__TASK DESCRIPTION__:
Begin with the first line of the material and write out each line exactly, ending with the line that contains "common name: voles, lemmings, and muskrats". Pictures are not part of the copy.
........
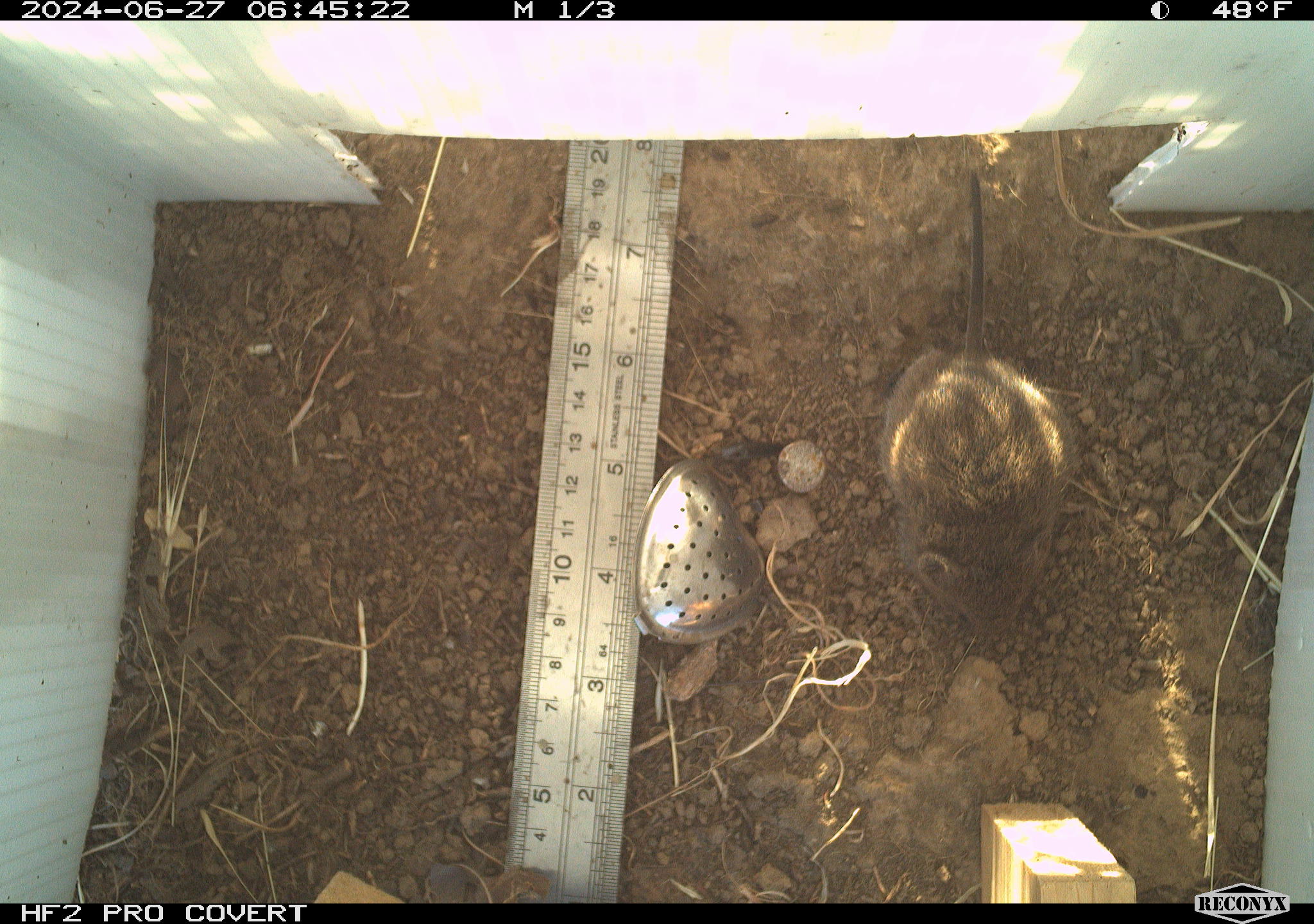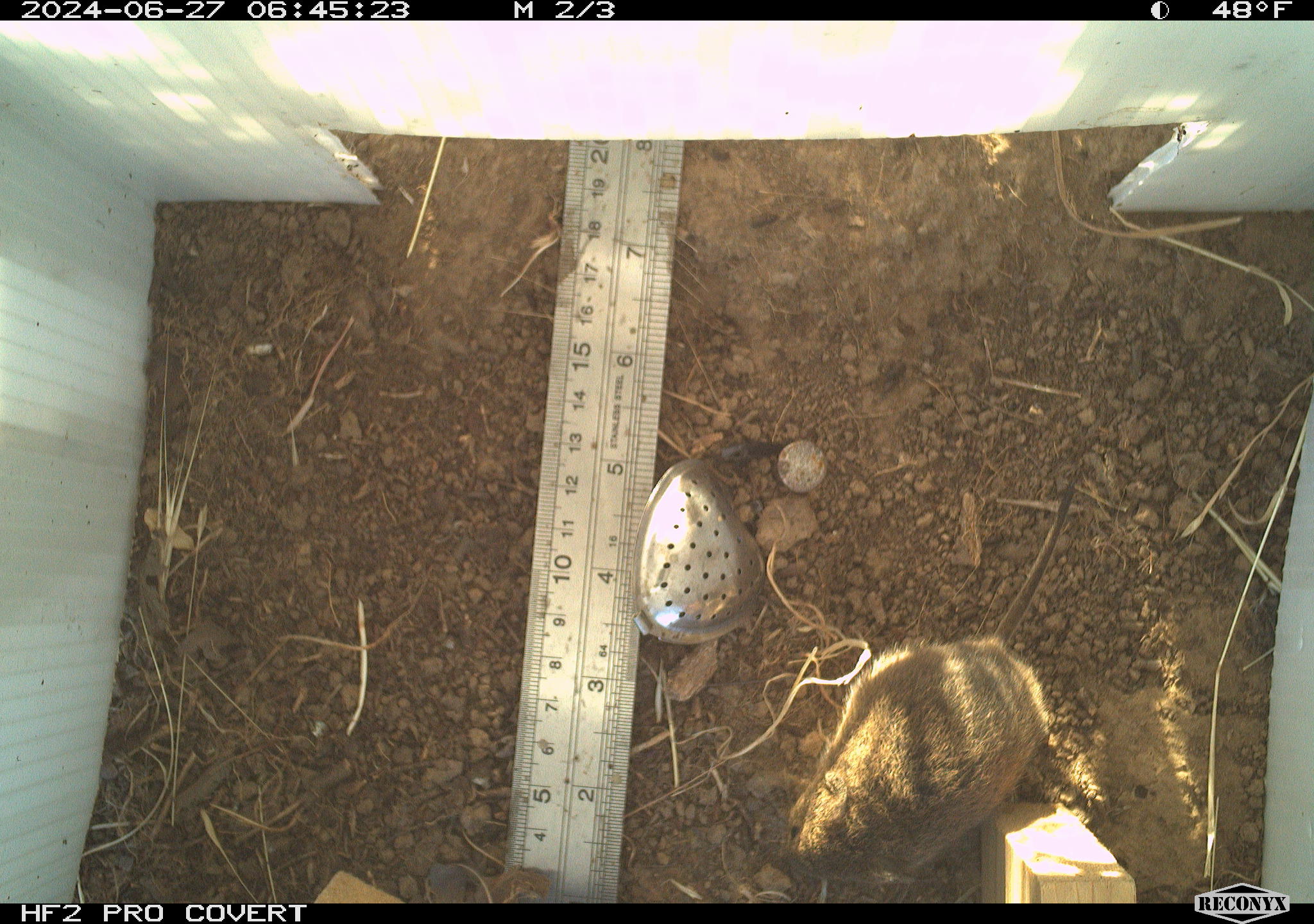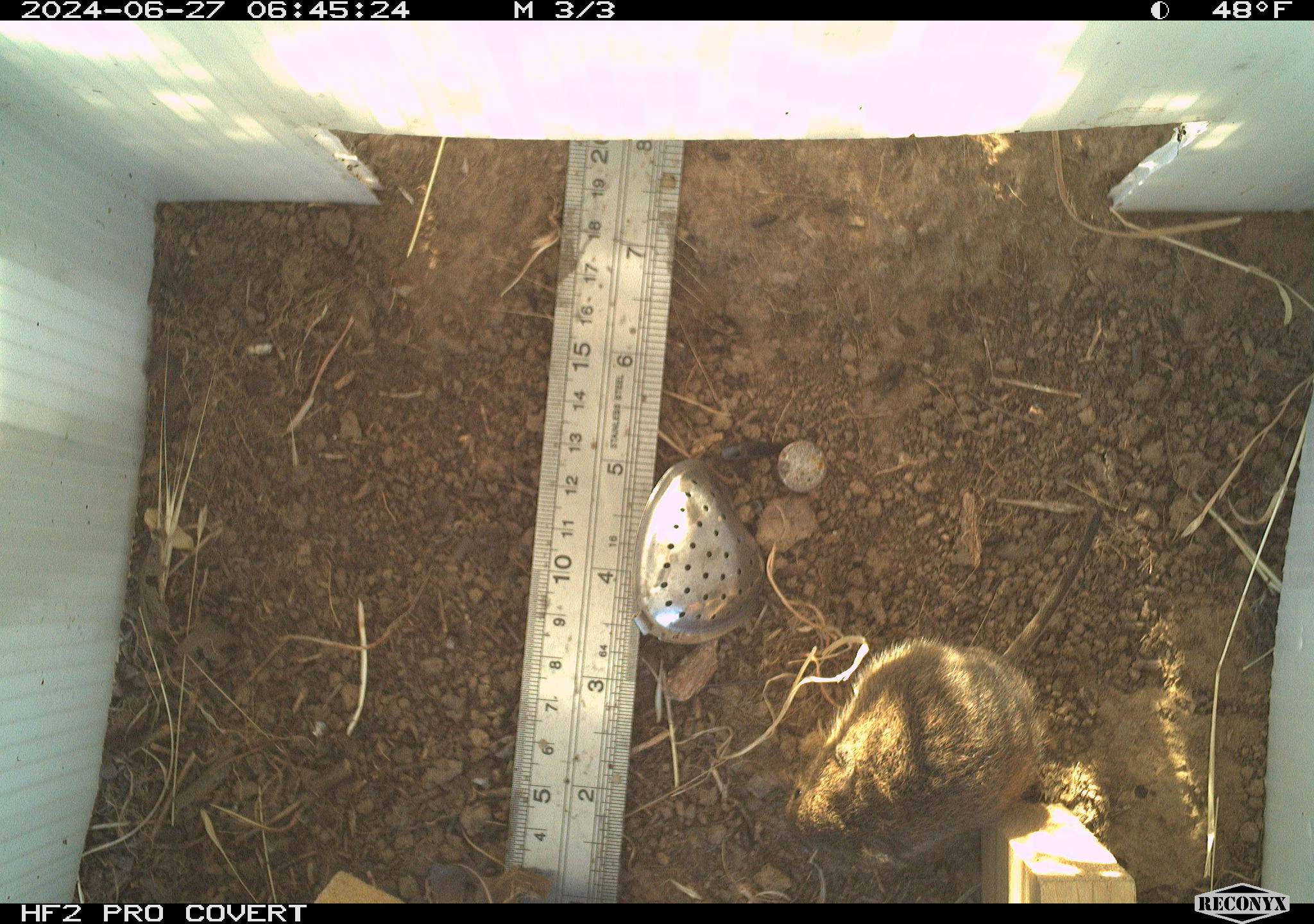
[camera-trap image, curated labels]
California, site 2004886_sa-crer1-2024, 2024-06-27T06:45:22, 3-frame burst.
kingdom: Animalia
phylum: Chordata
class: Mammalia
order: Rodentia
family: Cricetidae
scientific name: Arvicolinae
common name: voles, lemmings, and muskrats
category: arvicolinae subfamily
........
__RESULT FOR THIS EXERCISE__:
[camera-trap image, curated labels]
California, site 2004886_sa-crer1-2024, 2024-06-27T06:45:22, 3-frame burst.
kingdom: Animalia
phylum: Chordata
class: Mammalia
order: Rodentia
family: Cricetidae
scientific name: Arvicolinae
common name: voles, lemmings, and muskrats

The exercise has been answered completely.